A la vérité le génie instable et maladif de Nietzsche a jeté des flammes dans les sens les plus opposés. Son œuvre est un amas inutilisable de contradictions et de paradoxes. C’est à se demander quelquefois s’il parle sérieusement, par exemple quand il compare Wagner aux Goncourt. Si je ne craignais d’outrepasser ma modeste compétence, je dirais que Nietzsche n’était pas plus philosophe que Pascal, avec lequel il a tant de traits communs, bien qu’il puisse être considéré comme son contraire. Ils furent deux grands poètes et deux grands mystiques et c’est surtout dans le domaine de la vie spirituelle que leur action s’est le plus authentiquement exercée. Chacun d’eux sur le mode qui lui est propre, ils nous ont enseigné la noblesse, la pureté, la passion de l’élévation dans la solitude.

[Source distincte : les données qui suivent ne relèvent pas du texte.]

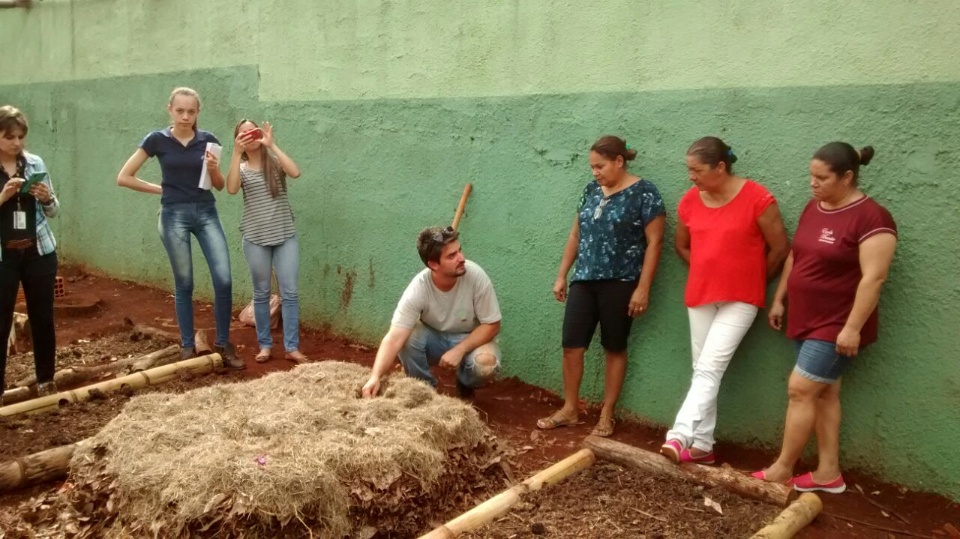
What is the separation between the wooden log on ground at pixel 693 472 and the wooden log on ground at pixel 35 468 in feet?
9.28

Pour Nietzsche il n’y avait de civilisation que la nôtre et il lui arriva d’être entraîné par son admiration pour notre littérature classique à des confusions plutôt singulières. Le roman de Daudet, L’Immortel, lui causa, paraît-il, beaucoup de peine comme portant atteinte au prestige de l’Académie française! N’est-ce point touchant? On a beau ne pas professer pour l’Académie un fétichisme aveugle, l’idée que Nietzsche avait d’elle fait plaisir, comme fait plaisir son amour du style énergique et nu et son horreur de l’ornementation inutile. Si on la limite au domaine du goût, sa théorie de la décadence est pleinement valable. Il est au moins curieux que les formules les plus saisissantes du classicisme nous soient venues d’un Allemand d’origine slave.

Nietzsche faisait grand cas de la souplesse, qu’il définissait: la liberté: il en voyait un des modèles dans Sterne. Il appréciait aussi une certaine négligence qu’il opposait à la raideur et à la tension extrême: « Une œuvre qui doit produire une impression de santé doit être exécutée tout au plus avec les trois quarts de la force de son auteur... Toutes les bonnes choses laissent voir un certain laissez-aller et elles s’étalent comme des vaches au pâturage. » Cette image n’est-elle pas aussi peu nietzschéenne que possible, au sens où l’on entend le mot communément? Des vaches au pâturage comme symbole de ce que le philosophe de la force et de l’énergie aimait en art! Quelle surprise! Quel aperçu sur la richesse et la complexité de sa sensibilité littéraire!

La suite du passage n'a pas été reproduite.